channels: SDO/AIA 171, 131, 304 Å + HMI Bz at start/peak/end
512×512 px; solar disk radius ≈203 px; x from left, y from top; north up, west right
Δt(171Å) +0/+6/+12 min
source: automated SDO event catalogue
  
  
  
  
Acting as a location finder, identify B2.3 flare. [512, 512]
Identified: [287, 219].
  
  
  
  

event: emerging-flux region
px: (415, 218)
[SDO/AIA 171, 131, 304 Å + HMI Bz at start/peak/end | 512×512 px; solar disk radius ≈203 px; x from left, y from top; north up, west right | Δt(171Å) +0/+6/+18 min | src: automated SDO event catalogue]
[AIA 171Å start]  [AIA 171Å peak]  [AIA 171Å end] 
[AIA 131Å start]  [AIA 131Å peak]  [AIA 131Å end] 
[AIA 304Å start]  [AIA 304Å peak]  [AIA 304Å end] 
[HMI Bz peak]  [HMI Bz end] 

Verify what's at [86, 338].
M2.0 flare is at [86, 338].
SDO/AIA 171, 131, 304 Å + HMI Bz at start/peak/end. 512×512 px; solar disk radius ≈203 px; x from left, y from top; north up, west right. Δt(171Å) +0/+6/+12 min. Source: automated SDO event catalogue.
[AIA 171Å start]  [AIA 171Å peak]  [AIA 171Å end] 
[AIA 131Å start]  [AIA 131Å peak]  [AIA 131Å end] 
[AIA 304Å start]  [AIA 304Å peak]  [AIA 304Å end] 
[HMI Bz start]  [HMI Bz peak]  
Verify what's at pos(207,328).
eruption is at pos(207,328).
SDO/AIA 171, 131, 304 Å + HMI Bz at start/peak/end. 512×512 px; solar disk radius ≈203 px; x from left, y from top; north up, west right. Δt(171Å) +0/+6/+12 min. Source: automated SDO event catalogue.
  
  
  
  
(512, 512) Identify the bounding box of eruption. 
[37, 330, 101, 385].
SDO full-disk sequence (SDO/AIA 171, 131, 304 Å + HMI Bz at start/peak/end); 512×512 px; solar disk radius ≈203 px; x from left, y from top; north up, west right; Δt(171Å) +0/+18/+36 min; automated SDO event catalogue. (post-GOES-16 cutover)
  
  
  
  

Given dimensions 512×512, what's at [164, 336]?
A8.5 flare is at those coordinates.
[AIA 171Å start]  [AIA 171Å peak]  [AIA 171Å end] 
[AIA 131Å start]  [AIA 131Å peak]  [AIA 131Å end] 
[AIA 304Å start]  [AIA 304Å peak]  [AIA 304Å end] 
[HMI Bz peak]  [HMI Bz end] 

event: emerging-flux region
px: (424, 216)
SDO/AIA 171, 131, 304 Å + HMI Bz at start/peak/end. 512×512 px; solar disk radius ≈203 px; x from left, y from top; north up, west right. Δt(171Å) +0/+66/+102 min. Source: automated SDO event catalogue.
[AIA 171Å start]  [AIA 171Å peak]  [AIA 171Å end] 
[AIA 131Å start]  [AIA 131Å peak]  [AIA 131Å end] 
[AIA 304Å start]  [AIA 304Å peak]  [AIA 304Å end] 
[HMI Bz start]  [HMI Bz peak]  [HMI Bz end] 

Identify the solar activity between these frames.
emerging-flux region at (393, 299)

Work request
With nothing added or dropped, write out the listing again.

Completed task
channels: SDO/AIA 171, 131, 304 Å + HMI Bz at start/peak/end
512×512 px; solar disk radius ≈203 px; x from left, y from top; north up, west right
Δt(171Å) +0/+6/+12 min
source: automated SDO event catalogue
  
  
  
  
Acting as a location finder, identify B2.3 flare. [512, 512]
Identified: [287, 219].
  
  
  
  

event: emerging-flux region
px: (415, 218)
[SDO/AIA 171, 131, 304 Å + HMI Bz at start/peak/end | 512×512 px; solar disk radius ≈203 px; x from left, y from top; north up, west right | Δt(171Å) +0/+6/+18 min | src: automated SDO event catalogue]
[AIA 171Å start]  [AIA 171Å peak]  [AIA 171Å end] 
[AIA 131Å start]  [AIA 131Å peak]  [AIA 131Å end] 
[AIA 304Å start]  [AIA 304Å peak]  [AIA 304Å end] 
[HMI Bz peak]  [HMI Bz end] 

Verify what's at [86, 338].
M2.0 flare is at [86, 338].
SDO/AIA 171, 131, 304 Å + HMI Bz at start/peak/end. 512×512 px; solar disk radius ≈203 px; x from left, y from top; north up, west right. Δt(171Å) +0/+6/+12 min. Source: automated SDO event catalogue.
[AIA 171Å start]  [AIA 171Å peak]  [AIA 171Å end] 
[AIA 131Å start]  [AIA 131Å peak]  [AIA 131Å end] 
[AIA 304Å start]  [AIA 304Å peak]  [AIA 304Å end] 
[HMI Bz start]  [HMI Bz peak]  
Verify what's at pos(207,328).
eruption is at pos(207,328).
SDO/AIA 171, 131, 304 Å + HMI Bz at start/peak/end. 512×512 px; solar disk radius ≈203 px; x from left, y from top; north up, west right. Δt(171Å) +0/+6/+12 min. Source: automated SDO event catalogue.
  
  
  
  
(512, 512) Identify the bounding box of eruption. 
[37, 330, 101, 385].
SDO full-disk sequence (SDO/AIA 171, 131, 304 Å + HMI Bz at start/peak/end); 512×512 px; solar disk radius ≈203 px; x from left, y from top; north up, west right; Δt(171Å) +0/+18/+36 min; automated SDO event catalogue. (post-GOES-16 cutover)
  
  
  
  

Given dimensions 512×512, what's at [164, 336]?
A8.5 flare is at those coordinates.
[AIA 171Å start]  [AIA 171Å peak]  [AIA 171Å end] 
[AIA 131Å start]  [AIA 131Å peak]  [AIA 131Å end] 
[AIA 304Å start]  [AIA 304Å peak]  [AIA 304Å end] 
[HMI Bz peak]  [HMI Bz end] 

event: emerging-flux region
px: (424, 216)
SDO/AIA 171, 131, 304 Å + HMI Bz at start/peak/end. 512×512 px; solar disk radius ≈203 px; x from left, y from top; north up, west right. Δt(171Å) +0/+66/+102 min. Source: automated SDO event catalogue.
[AIA 171Å start]  [AIA 171Å peak]  [AIA 171Å end] 
[AIA 131Å start]  [AIA 131Å peak]  [AIA 131Å end] 
[AIA 304Å start]  [AIA 304Å peak]  [AIA 304Å end] 
[HMI Bz start]  [HMI Bz peak]  [HMI Bz end] 

Identify the solar activity between these frames.
emerging-flux region at (393, 299)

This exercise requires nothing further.